- **SUPPLIED PASSAGE**:
•••••

# Bear Grizzly/Martin X-200



## Lil Okie (Mar 25, 2008)

I have an older grizzly and I love mine. I can't help you on the newer ones.


----------



## Gurn (Jul 25, 2007)

I have owned a X200, and thought it was a real good bow for the money.
I have heard any bad about the Bear either.


----------



## steely5 (Dec 6, 2008)

*grizzly or 200*

I just bought a [email protected] grizzly for a beginner bow myself.I've shot about 200 arrows with it and like the way it shoots ,the only thing bear recommends you only use a dacron string on it as the flemish or fastflight strings may be hard on the tips.dacron has more stretch to it and is cheaper to buy.If it gets to long for your liking you just give it a twist and good to go.


----------



## Night Wing (Feb 4, 2009)

You might want to look at a third choice. A 62" Damon Howatt Hunter. 

http://www.damonhowatt.com/hunter.php


----------



## martha j (May 11, 2009)

either one will be a good choice, nothing at all wrong with those two.


----------



## widow maII (Jan 17, 2010)

My son shoots a older X-200 and it is a nice shooting bow and martin also recommends a dacron string only for this bow far as the grizzly dont know never shot one


----------



## centershot (Sep 13, 2002)

More important than the brand is the draw weight for a newbe. What draw weights are you looking at? FWIW there are several threads on newbe's and what bows are good for starters. I'm a newbe myself and shooting a 35# Dorado, and really enjoying it.


----------



## hammbone (Dec 15, 2008)

I am looking at gettin a 55#. Ive shot a Matthews compound for years and im looking into getting ad going to traditional. Ive shot my Matthews at 70#. Ive always heard good things about Bear and Martin. I was also looking at the Martin X-150 but read several bad reviews about the limbs breaking. I have NEVER read a bad review about the Grizzly bow. Bear states that the Specs and the bow its self (Grizzly) HASNT changed since it came out 50 some years ago.

•••••

- **MATERIAL**:
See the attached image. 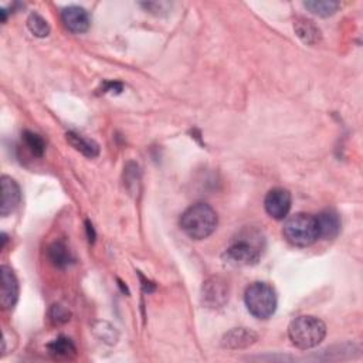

•••••

- **EXERCISES TO COMPLETE**:
- 1) In the Grizzly/X-200 thread, what type of string does Bear recommend for the Grizzly?
- 2) From the Grizzly/X-200 thread, extract everything from "## Gurn (Jul" down to "(Dec 6, 2008)".

- **FULL ANSWERS**:
- 1) A dacron string.

- 2)
## Gurn (Jul 25, 2007)

I have owned a X200, and thought it was a real good bow for the money.
I have heard any bad about the Bear either.


----------



## steely5 (Dec 6, 2008)